[ИСХОДНЫЙ ТЕКСТ]
Как мир есть, для Высшего совершенно безразлично. Бог не обнаруживается в мире.
Петрарка и Палама[17]
Франческо Петрарка (1304–1374) и Григорий Палама (1296–1359) не раз противопоставлялись, тем более что главный противник первого был в течение нескольких месяцев учителем греческого у второго. Контраст виднее на фоне сходств.
Коронованный как поэт на Пасху 1341 г. в Риме, Петрарка призывал современников «трудиться, чтобы стать такими, какими в их (ностальгических любителей древности) мнении могут быть только прославленные древние» («К сицилийскому королю Роберту о своих лаврах и против ревнителей старины, всегда презирающих современность», Книга о делах повседневных IV 7 ). 10 июня того же года на соборе–синоде в Константинополе Григорий Палама заявил о возобновлении догматического творчества, остановившегося почти за семьсот лет до того: церковное учительство не ушло в прошлое, оно продолжается и теперь («Святогорский томос», РС 150, 1236).

[ЗАДАНИЕ]
Продолжите текст о Петрарке и Григории Паламе сразу после его последнего предложения.

[ДАННЫЕ]
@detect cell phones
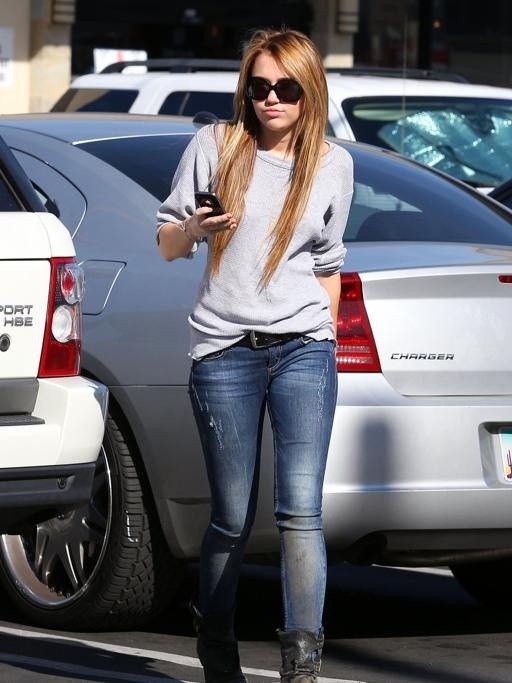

[РЕЗУЛЬТАТ]
Главнейшая тема Петрарки — преодоление Фортуны усилием «духа, стоящего на прочной основе труда, искусства и благодатной природы» (Повседн. XVIII 15, 1). Палама в споре с Варлаамом Калабрийским отстаивал способность благодатно озарённых к «сверхприродным и невыразимым созерцаниям» наперекор ограниченности временными обстоятельствами.
Как высокая древность для Петрарки была будущим («Прекрасных душ и доблестных владеньем / Мир станет; весь златым его увидим / И древними деяниями полным», Книга песен 137), так Палама в своих толкованиях Писания, «превращая букву в дух» (Гомилия 13), не видел границ осовременивания его смысла.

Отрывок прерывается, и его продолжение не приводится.